ThreadPool::ThreadPool(std::atomic_bool& result){ 
    m_numThreads = std::thread::hardware_concurrency();
    m_workComplete = false;
    for (int i = 0; i < m_numThreads; i++)
    {
        m_threads.push_back(std::thread(&ThreadPool::workLoop, this, std::ref(result)));
    }
}

// each thread executes this loop 
void ThreadPool::workLoop(std::atomic_bool& result){ 
    while(!m_workComplete){
        std::function<bool()> currentJob;
        bool popped;
        {
            std::unique_lock<std::mutex> lock(m_mutex); 
            m_jobWaitCondition.wait(lock, [this](){
                return !m_JobQueue.empty() || m_workComplete.load();
            });
            
            popped = m_JobQueue.pop(currentJob);
        }
        if(popped){
            result = currentJob() && result;
        }
    }
}

void ThreadPool::addJob(std::function<bool()> newJob){ 
    m_JobQueue.push(newJob);
    m_jobWaitCondition.notify_one();
}

void ThreadPool::setComplete(){
    m_workComplete = true; 
}

void ThreadPool::waitForCompletion(){
    {
        std::unique_lock<std::mutex> lock(m_mutex);
        m_workComplete.store(true);
    }
    
    m_jobWaitCondition.notify_all();

    for(auto& thread : m_threads){ 
        thread.join();
    }
    
    m_threads.clear();
}

ThreadSafeQueue.hpp:

#pragma once

#include <mutex>
#include <queue>

template <class T>
class ThreadSafeQueue {
   public:
    ThreadSafeQueue(){};
    void push(T element) {
        std::unique_lock<std::mutex> lock(m_mutex);
        m_queue.push(element);
    }
    bool pop(T& retElement) {
        std::unique_lock<std::mutex> lock(m_mutex);
        if (m_queue.empty()) {
            return false;
        }
        retElement = m_queue.front();
        m_queue.pop();
        return true;
    }
    bool empty(){ 
        std::unique_lock<std::mutex> lock(m_mutex); 
        return m_queue.empty();
    }

   private:
    std::queue<T> m_queue;
    std::mutex m_mutex;
};
user2793618
  • 305
  • 4
  • 10
  • `In C++ do you need to lock a mutex before assigning to an atomic?` NO! Please check out this C++ standard comity member talk: ["Lock-Free Programming (or, Juggling Razor Blades)"](https://youtu.be/c1gO9aB9nbs). – Marek R Mar 25 '22 at 16:34

2 Answers2

1

You have your dead lock while waiting for the condition. The condition although is only notified when there is a new job added. Your thread is waiting that condition to be notified. You may have non deterministic (from your point of view) checks of a condition "condition" but you may not rely them to exist.

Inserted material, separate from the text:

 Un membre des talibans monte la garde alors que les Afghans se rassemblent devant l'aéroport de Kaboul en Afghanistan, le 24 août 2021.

You need to notify your condition when the task is completed.One possible place to do that is when you call for wait to complete or in any point where a completion state can be achieved.

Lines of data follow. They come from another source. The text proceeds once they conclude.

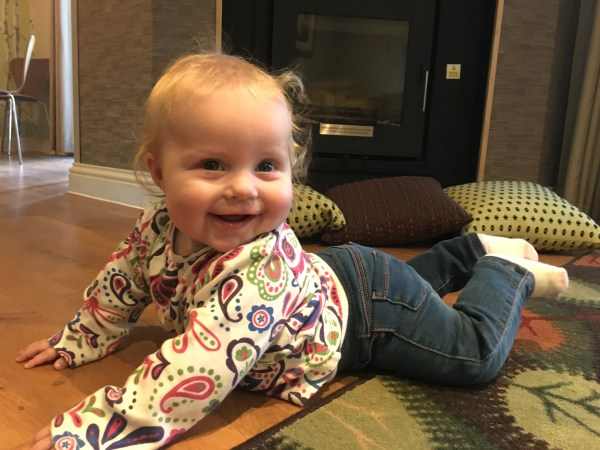 baby lying on tummy, holding chest and head up, smiling, in front of a fireplace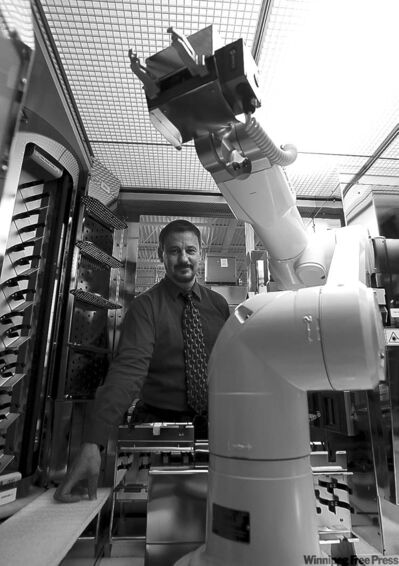Intelligent Hospital Systems' Thom Doherty with a hot-selling robotic pharmaceutical dispenser.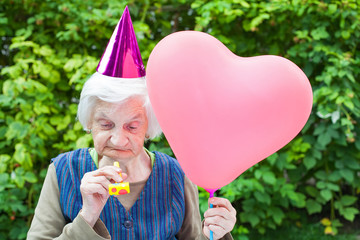 Elderly woman celebrating birthday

I changed your code to this to illustrate:

// each thread executes this loop 
void ThreadPool::workLoop(std::atomic_bool& result){ 
    while(!m_workComplete)
    {
        std::function<bool()> currentJob;
        bool popped;
        {
        std::cout<<"Before the lock"<<std::endl;
            std::unique_lock<std::mutex> lock(m_mutex); 
        std::cout<<"After lock"<<std::endl;
            m_jobWaitCondition.wait(lock, [this]()
        {
            bool res = (!m_JobQueue.empty() || m_workComplete.load() );
        std::cout<<"res:"<<res<<std::endl;
                return res;
            });
        std::cout<<"After wait"<<std::endl;
            
            popped = m_JobQueue.pop(currentJob);
        }
        if(popped)
    { 
        std::cout<<"Popped"<<std::endl;
            result = currentJob() && result;
        std::cout<<"Popped 2"<<std::endl;
        }
    }
    std::cout<<"LEave"<<std::endl;
}

void ThreadPool::addJob(std::function<bool()> newJob){ 
    m_JobQueue.push(newJob);
    std::cout<<"before call notify"<<std::endl;
    m_jobWaitCondition.notify_one();
    std::cout<<"After call notify"<<std::endl;
}

I add a single job and the printed content is:

Before the lock After lock res:0 Before the lock After lock Before the lock Before the lock Before the lock res:0 Before the lock After lock res:0 After lock res:0 Before the lock After lock res:0 After lock before call notifyres:1

Before the lockAfter wait

Popped After lock res:0 After call notifyres:0

Popped 2 Before the lock res:0 res:0 res:0 res:0 After lock

res:0

After lock

res:0

Notice that last notify is called BEFORE the last "after lock" line (that precedes the condition wait)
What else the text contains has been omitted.